═════ The data ═════

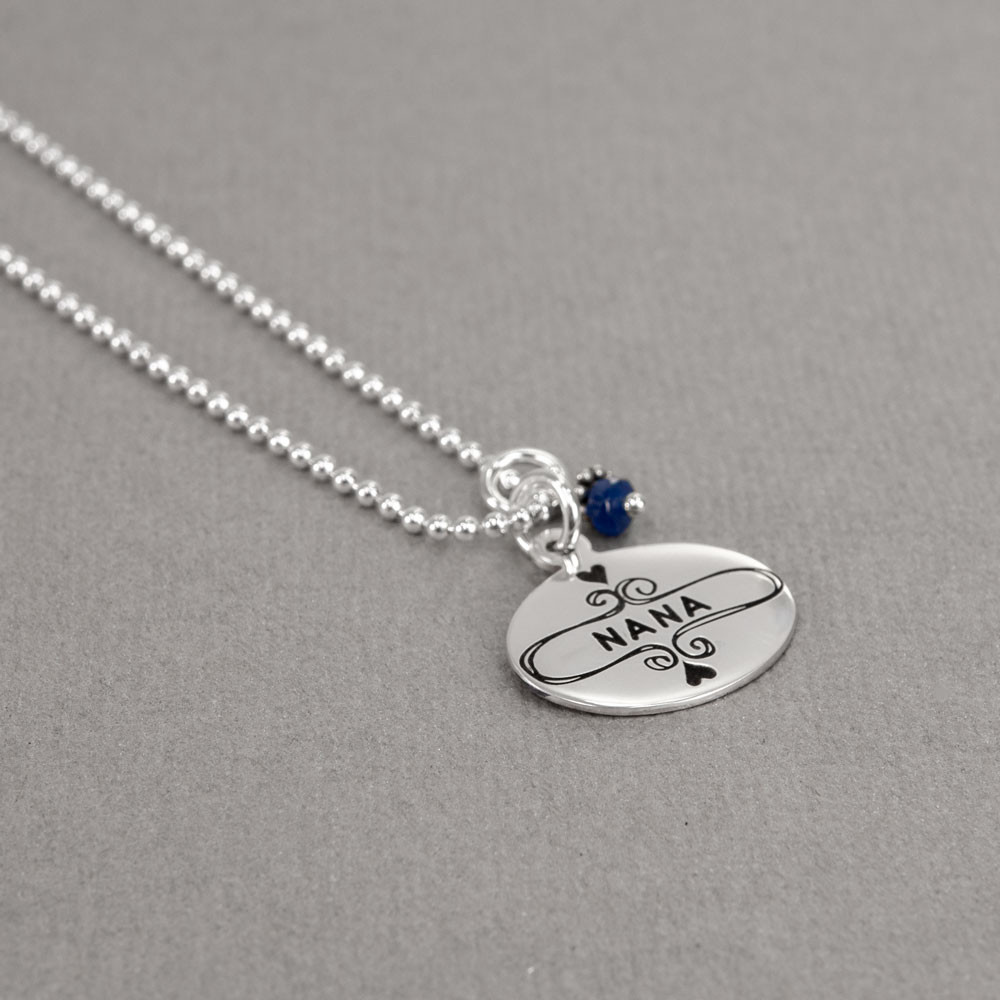 Sterling Silver Nana Necklace, shown with birthstone from the side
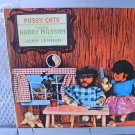 NILSSON pussy cats LP 1981 ROCK**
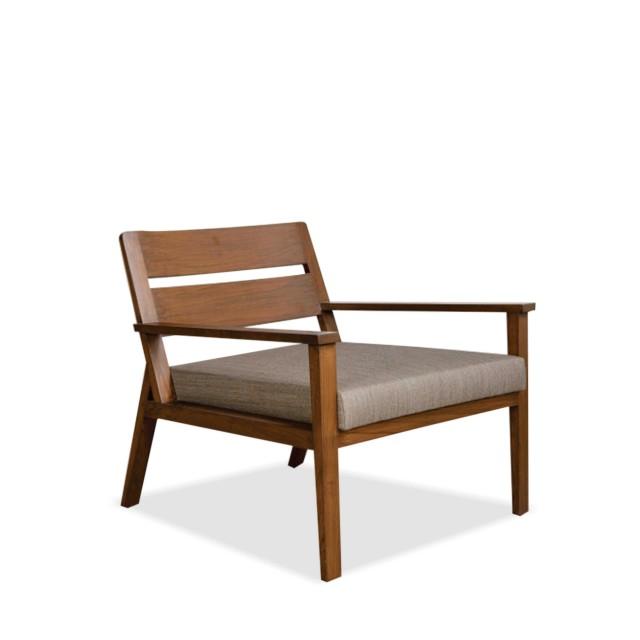 traid armchair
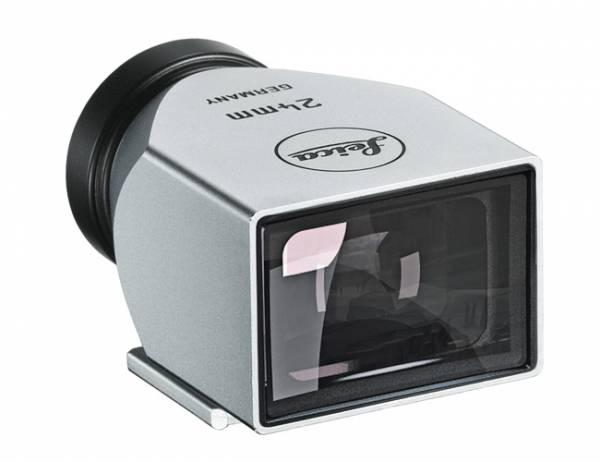 Leica Spiegelsucher für 24mm Objektive silber 12027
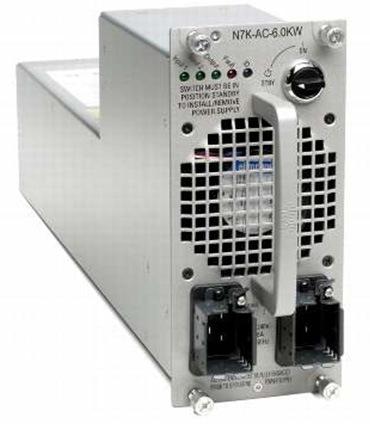 Cisco Nexus 7000 6.0kW交流电源模块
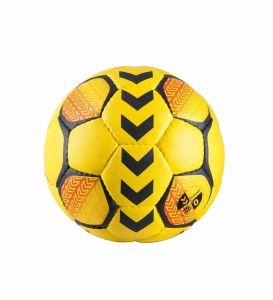 ballon-hummel-soft-kids-273x300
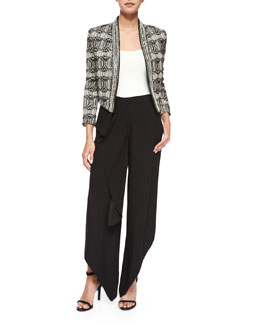 Tribal-Print Chevron-Embellished Jacket & Drape-Front Pants with Ruffle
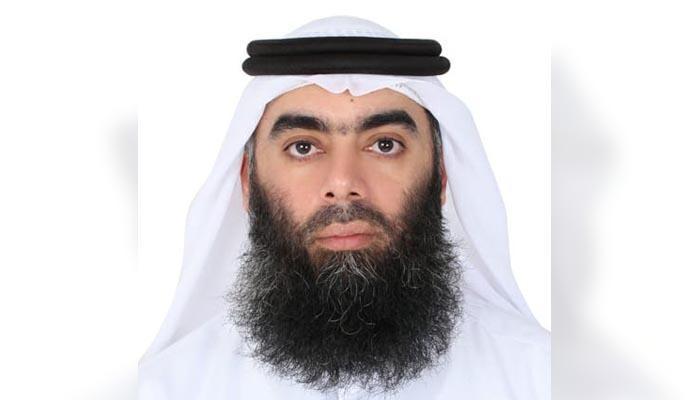 د. عبدالله الكمالي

═════

◆ What is required: Every entry above is to be set down exactly; the pictures are to be left out.

◆ Exercise output:
 Sterling Silver Nana Necklace, shown with birthstone from the side
 NILSSON pussy cats LP 1981 ROCK**
 traid armchair
 Leica Spiegelsucher für 24mm Objektive silber 12027
 Cisco Nexus 7000 6.0kW交流电源模块
 ballon-hummel-soft-kids-273x300
 Tribal-Print Chevron-Embellished Jacket & Drape-Front Pants with Ruffle
 د. عبدالله الكمالي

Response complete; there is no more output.